The man, who cannot be named as doing so would identify his victims, was described by Justice Helen Wood as depraved with base attitudes and a callous lack of empathy.
She said he viewed children as “sexual commodities” and noted he could spend the rest of his days behind bars.
The man claimed he too was a child sexual abuse victim, assaulted while serving time at the Ashley Youth Detention Centre.
He will be eligible to apply for parole in 15 years.
Historic child sexual abuse, 1970s to 1990s
SENTENCED MARCH 2020
He was a science teacher with a talent for manipulation.
Over decades, Harington managed to groom and molest child after child.

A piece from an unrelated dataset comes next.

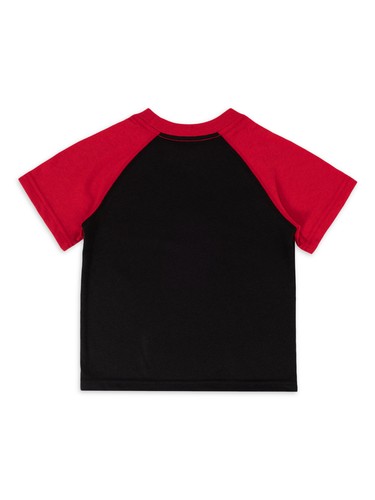 Way to Celebrate Toddler Boys' Valentine's Day "Mommy's Valentine" Tee Size 12 M - 第 2/3 張圖片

But despite a swathe of child sexual abuse allegations, Harington was seemingly protected by his employer – the Tasmanian Education Department – who just moved him from school-to-school whenever the accusations made his position untenable.
He was jailed in September 2015 after confessing to molesting nine young boys over 35 years.
But this year, he copped an extra 18 months’ jail time after a jury found him guilty of molesting another two boys between the 1970s and 1990s.
Harington will be 72 years old when he’s eligible for parole in March 2024.